Where now? Prowl up and down the roads? Their instinct would be to head for Tiverton. Back in the Toyota, he placed Hansen’s phone in the bracket on his dashboard, and set it to play the man’s dying declaration.
At first, only ambient sounds crackled from the little speaker: a breeze in the grass stalks; a tree heat-flexing; a crow cawing. Then Hansen’s voice emerged: slow, reedy, a man becoming weak.
Denise Rennie, he said, was a New South Wales police civilian analyst working with Federal Police and Vita Roesch and other Major Crimes detectives on a large-scale arms and drugs smuggling ring comprising immigration agents, bikie gangs, Border Force officers and bent police.
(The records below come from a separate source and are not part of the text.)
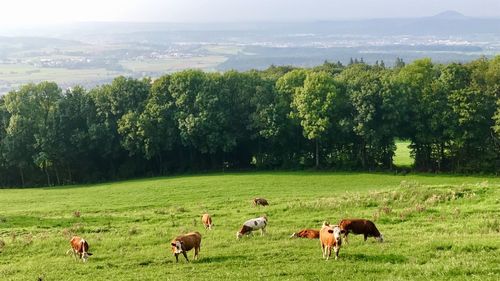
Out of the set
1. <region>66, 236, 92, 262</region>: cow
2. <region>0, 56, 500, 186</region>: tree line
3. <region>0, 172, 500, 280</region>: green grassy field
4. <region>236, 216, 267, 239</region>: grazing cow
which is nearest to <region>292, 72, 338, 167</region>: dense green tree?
<region>0, 56, 500, 186</region>: tree line

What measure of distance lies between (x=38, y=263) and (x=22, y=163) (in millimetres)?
49714

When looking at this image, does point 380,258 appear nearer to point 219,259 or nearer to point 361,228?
point 361,228

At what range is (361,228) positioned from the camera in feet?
73.4

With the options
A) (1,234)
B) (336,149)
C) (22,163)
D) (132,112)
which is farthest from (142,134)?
(1,234)

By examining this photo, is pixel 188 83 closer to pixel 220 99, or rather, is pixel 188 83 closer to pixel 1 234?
pixel 220 99

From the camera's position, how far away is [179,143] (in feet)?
227

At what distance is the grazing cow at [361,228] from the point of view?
875 inches

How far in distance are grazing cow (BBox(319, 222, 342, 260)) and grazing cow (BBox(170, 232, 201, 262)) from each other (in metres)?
5.27

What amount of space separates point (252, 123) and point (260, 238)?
44.3 meters

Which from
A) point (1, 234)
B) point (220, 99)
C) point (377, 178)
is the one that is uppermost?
point (220, 99)

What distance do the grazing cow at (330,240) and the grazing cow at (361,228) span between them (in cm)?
189

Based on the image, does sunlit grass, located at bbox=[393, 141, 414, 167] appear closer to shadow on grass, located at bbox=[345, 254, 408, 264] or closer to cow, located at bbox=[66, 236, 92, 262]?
shadow on grass, located at bbox=[345, 254, 408, 264]

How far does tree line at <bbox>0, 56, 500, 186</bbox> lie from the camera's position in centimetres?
6072

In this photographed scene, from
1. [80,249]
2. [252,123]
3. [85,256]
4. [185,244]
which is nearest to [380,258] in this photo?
[185,244]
Along with the smuggling there were ancillary crimes including extortion, bribery and money laundering.
At the midpoint of the investigation, an attempt was made on Rennie’s life—she was shot at by a motorbike pillion passenger—and the family was placed in witness protection near the town of Moree, in northern New South Wales, until the trials.
Six weeks later her husband, Neil, was shot dead at home.
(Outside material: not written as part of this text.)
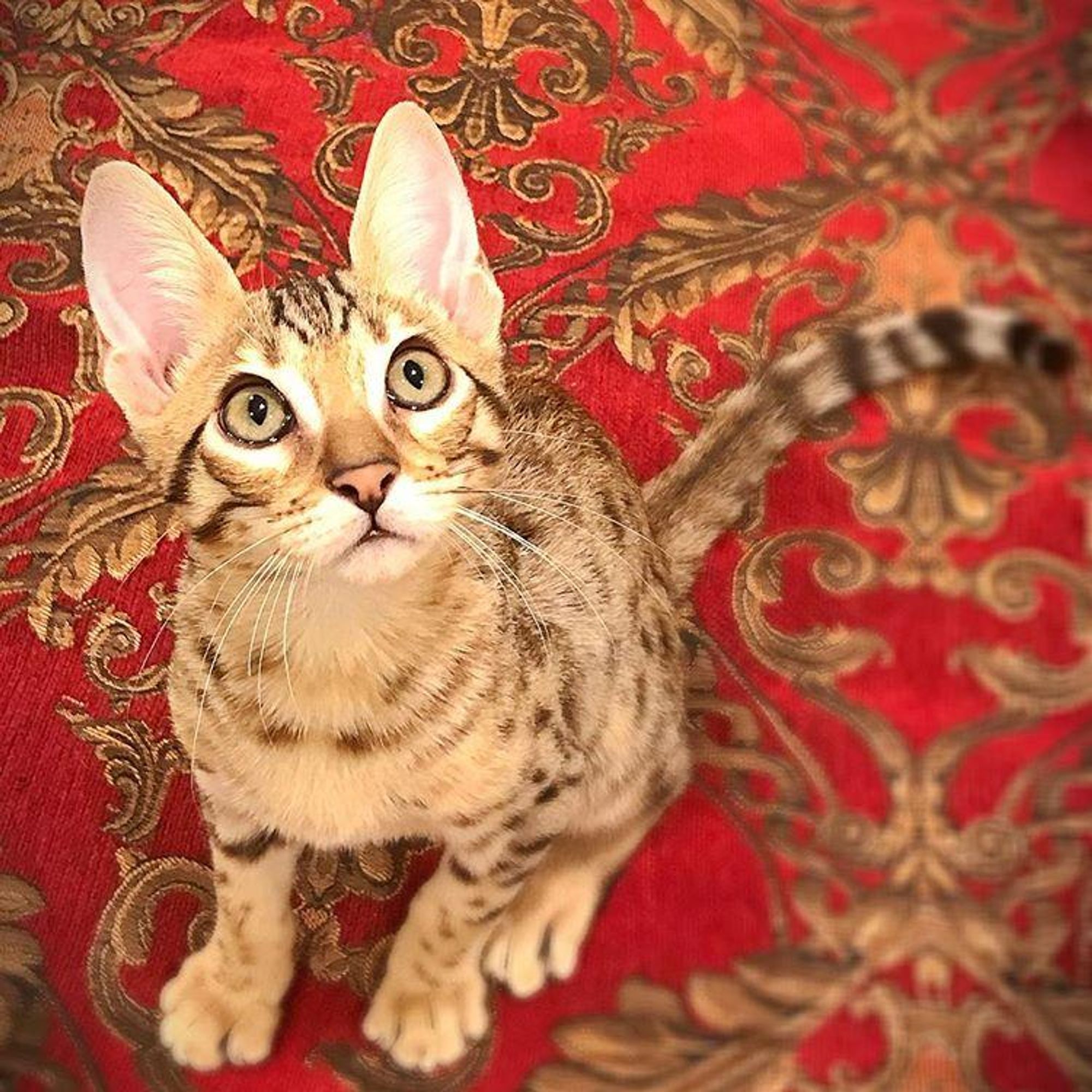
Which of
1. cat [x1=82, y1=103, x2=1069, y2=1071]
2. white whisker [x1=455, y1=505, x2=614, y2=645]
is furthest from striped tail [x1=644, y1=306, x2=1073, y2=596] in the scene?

Normally he’d not have been there—he worked part-time for the shire—but he and the older girl, Louise, were home sick. Louise witnessed the shooting and recognised the shooter as her mother’s work colleague, Vita Roesch. She escaped from the house with a mobile phone and called her mother, who was out shopping with the other children.
The family fled. They made no contact with anyone for eighteen months. ‘Except,’ Hansen said, slurring his words, ‘Denise made a classic angry-idiotic move—she called Roesch and told her she was going down. You could say Vita was highly motivated after that.’
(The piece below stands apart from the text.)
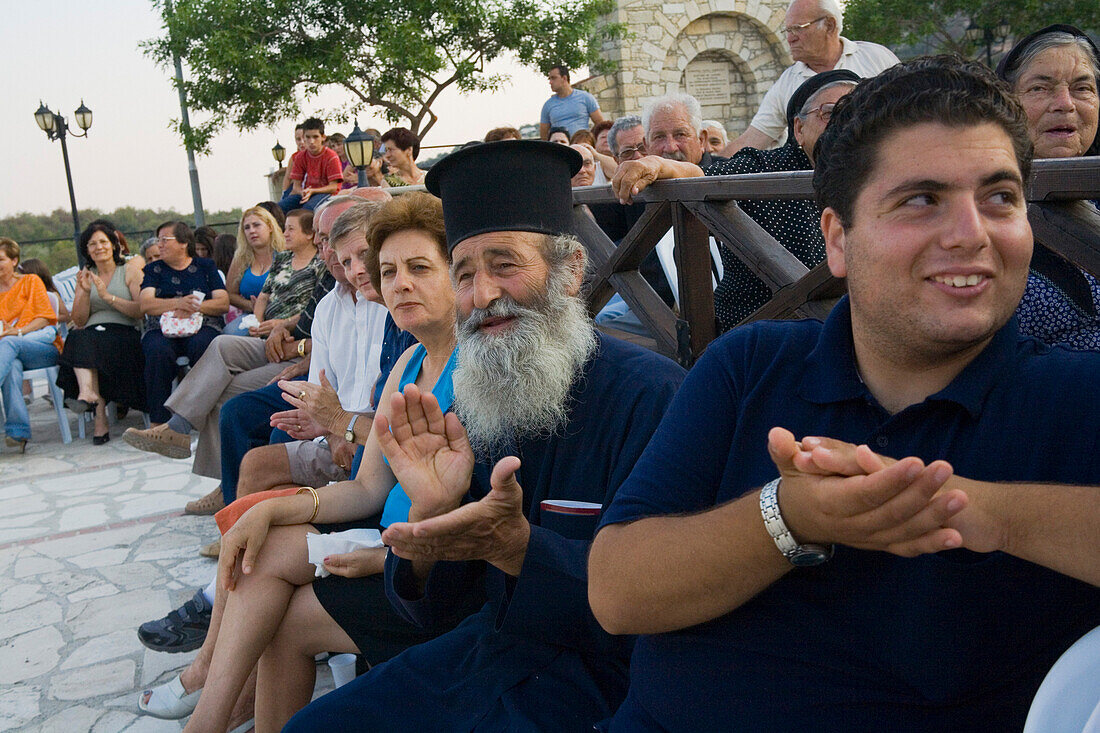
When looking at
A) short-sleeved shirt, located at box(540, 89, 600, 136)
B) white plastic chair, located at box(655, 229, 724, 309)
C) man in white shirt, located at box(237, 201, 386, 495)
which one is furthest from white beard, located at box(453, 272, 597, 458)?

Roesch, a major player in the very crime ring she was investigating, was in a position to manage the flow and storage of information. She’d have known when Denise Rennie was getting too close.
‘Then back in October,’ Hansen said, ‘Denise made contact with us.’
She was cagey and she was patient: started with untraceable thirty-second calls from public phones to her dead husband’s Dog Squad friends. Quick, in-and-out questions, random times of the day and night, until she reached Hansen’s boss and decided she trusted him. Hirsch imagined those calls: she must have driven all over the state looking for phone boxes.
‘The money was running out and she was lonely I guess, and sick of living out in the sticks and worried about her kids’ futures,’ Hansen said, ‘but mainly she was pissed off about something she’d read online.’
Her old case, adjourned when she disappeared, had been reopened in a watered-down form: minor charges only, against a handful of baggage handlers and couriers. What about the main players? What had happened to all that evidence she’d gathered?
‘Vita Roesch happened to it,’ Hansen said. He coughed, spat, groaned.
Then Denise had dropped her bombshells. Not only had she saved some of that evidence to cloud storage but her daughter could ID Roesch as the shooter of her husband.
‘The boss set up a team to investigate Roesch. Small, hush-hush.’
Hansen became Denise Rennie’s point of contact. He talked her through ways to bring the family in. How their ongoing safety would be secured. How Roesch and anyone involved with her would be kept in the dark.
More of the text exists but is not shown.